Path2enet produces pathway-expression-networks reading and integrating high quality pathway data, protein interaction data and expression cell specific data. The development of this type of tools can be very useful to achieve a more integrative and global view of the links and association between the proteins working in specific cellular systems. The tool is not restricted to predefined pathways since it can create large networks blending multiple layers of biological information. Moreover, the tool can use either pre-processed expression data from selected repositories or experimental expression data from RNA-Seq or microarrays.

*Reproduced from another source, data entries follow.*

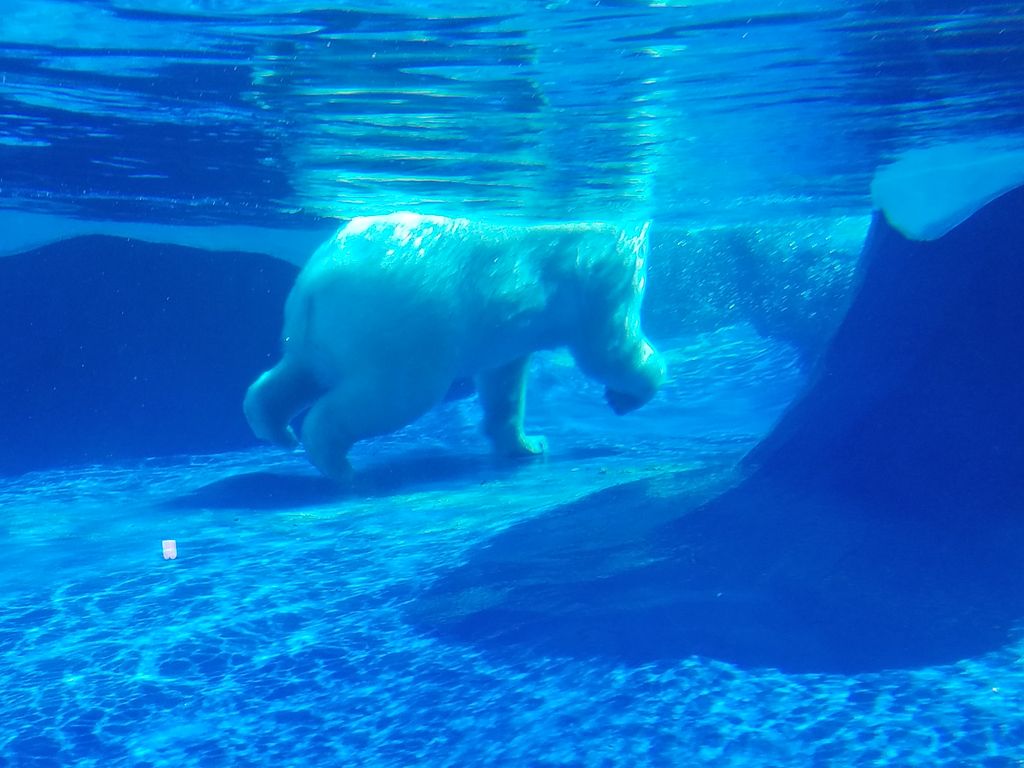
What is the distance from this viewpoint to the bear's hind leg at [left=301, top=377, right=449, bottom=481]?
19.7ft

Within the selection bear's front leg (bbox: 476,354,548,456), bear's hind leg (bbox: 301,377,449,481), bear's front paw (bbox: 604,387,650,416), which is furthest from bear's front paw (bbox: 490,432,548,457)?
bear's hind leg (bbox: 301,377,449,481)

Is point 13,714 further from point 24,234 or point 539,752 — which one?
point 24,234

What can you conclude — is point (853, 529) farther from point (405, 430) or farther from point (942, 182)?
point (405, 430)

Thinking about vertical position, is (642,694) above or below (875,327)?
below

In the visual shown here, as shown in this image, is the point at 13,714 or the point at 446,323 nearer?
the point at 13,714

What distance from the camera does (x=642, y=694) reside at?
3.04 metres

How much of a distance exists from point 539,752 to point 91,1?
13.2 ft

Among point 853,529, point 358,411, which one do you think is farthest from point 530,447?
point 853,529

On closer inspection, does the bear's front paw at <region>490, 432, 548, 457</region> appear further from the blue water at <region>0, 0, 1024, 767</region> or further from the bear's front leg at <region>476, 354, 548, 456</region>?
the blue water at <region>0, 0, 1024, 767</region>

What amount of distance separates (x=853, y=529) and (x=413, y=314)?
3.25m

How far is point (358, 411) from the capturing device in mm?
6047

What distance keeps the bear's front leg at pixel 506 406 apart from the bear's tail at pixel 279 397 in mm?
1890

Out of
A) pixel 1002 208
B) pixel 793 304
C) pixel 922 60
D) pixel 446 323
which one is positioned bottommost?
pixel 793 304

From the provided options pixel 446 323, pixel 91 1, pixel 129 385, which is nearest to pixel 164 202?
pixel 129 385
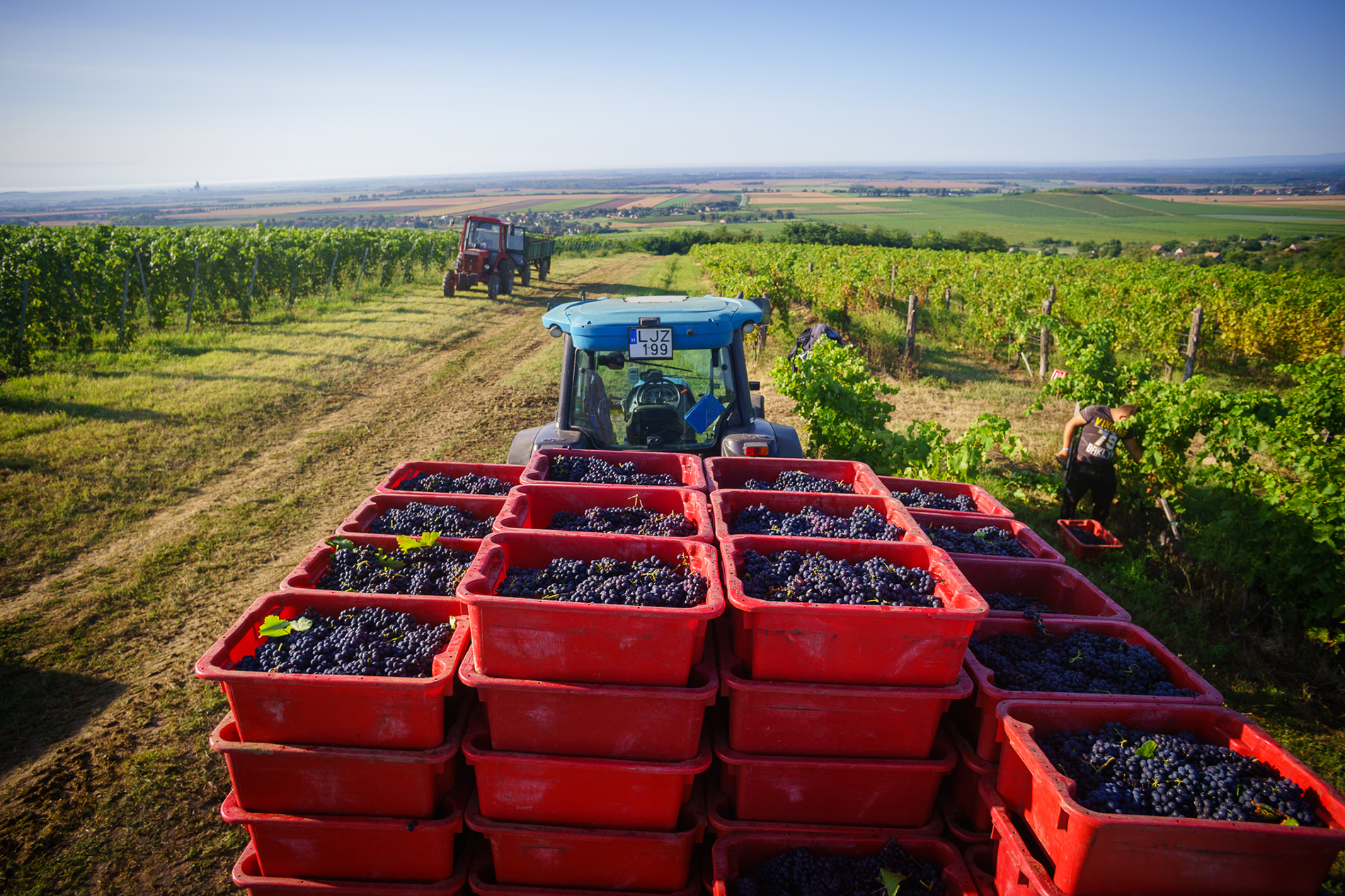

In this study we applied Path2enet to the analysis of the NOTCH signaling pathway in B cells and T cells. We showed that the expression networks based on a large microarray data set of these samples are different for each cell type, modulating the original general view of the canonical pathway provided by KEGG. Moreover, the observed differences have clear biological meaning, as demonstrated, for example, when only 2 out of the 4 NOTCH paralog proteins (NOTCH1, 2, 3, 4) were expressed in B cells and T cells. Thus, a clear signal in all lymphocytes was observed for NOTCH2; while NOTCH1 was also detected in B cells CD19+ and in T cells CD4+. We also found that key regulators like DTX1 and HES1 are strongly expressed in B cells and less expressed, or not present, in T cells. All these results give support to the the value of the networks that Path2enet generates that are cell-type and context specific. In conclusion, users have the possibility to combine several pathways and include protein-protein interaction data to find key players in a specific biological context either for normal or for pathological samples.